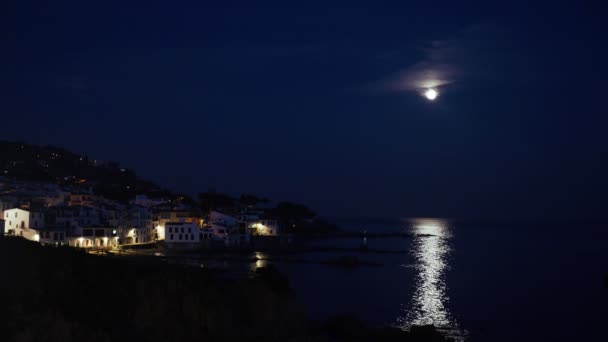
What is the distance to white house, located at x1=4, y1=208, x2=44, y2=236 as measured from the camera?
67.6 metres

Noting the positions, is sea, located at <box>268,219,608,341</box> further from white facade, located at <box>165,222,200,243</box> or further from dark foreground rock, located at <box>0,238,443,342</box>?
white facade, located at <box>165,222,200,243</box>

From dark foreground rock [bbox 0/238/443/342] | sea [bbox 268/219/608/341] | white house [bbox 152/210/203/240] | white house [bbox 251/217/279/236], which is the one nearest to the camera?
dark foreground rock [bbox 0/238/443/342]

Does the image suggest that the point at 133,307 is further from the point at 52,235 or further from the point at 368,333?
the point at 52,235

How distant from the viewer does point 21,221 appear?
68.4m

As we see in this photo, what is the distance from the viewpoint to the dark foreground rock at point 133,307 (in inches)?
965

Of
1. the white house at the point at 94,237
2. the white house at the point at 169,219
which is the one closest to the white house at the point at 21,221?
the white house at the point at 94,237

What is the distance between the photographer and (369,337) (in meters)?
34.1

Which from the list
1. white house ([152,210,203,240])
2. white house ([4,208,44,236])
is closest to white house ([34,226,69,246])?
white house ([4,208,44,236])

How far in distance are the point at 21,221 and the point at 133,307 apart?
47.6m

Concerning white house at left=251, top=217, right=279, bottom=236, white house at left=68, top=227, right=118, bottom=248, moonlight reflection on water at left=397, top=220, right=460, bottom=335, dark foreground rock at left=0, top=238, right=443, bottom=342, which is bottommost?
moonlight reflection on water at left=397, top=220, right=460, bottom=335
------
Exercise prompt —
Lay out the stretch of the records above from the line containing "Which from the list" through the end of the records as a Markdown table with the columns Row and Line, numbering each line and omitting blank lines.

The response —
| Row | Line |
|---|---|
| 1 | Which from the list |
| 2 | 1. white house ([152,210,203,240]) |
| 3 | 2. white house ([4,208,44,236]) |
| 4 | is closest to white house ([34,226,69,246])? |
| 5 | white house ([4,208,44,236]) |
| 6 | How far in distance are the point at 21,221 and the point at 133,307 apart? |
| 7 | 47.6m |
| 8 | Concerning white house at left=251, top=217, right=279, bottom=236, white house at left=68, top=227, right=118, bottom=248, moonlight reflection on water at left=397, top=220, right=460, bottom=335, dark foreground rock at left=0, top=238, right=443, bottom=342, which is bottommost? |
| 9 | moonlight reflection on water at left=397, top=220, right=460, bottom=335 |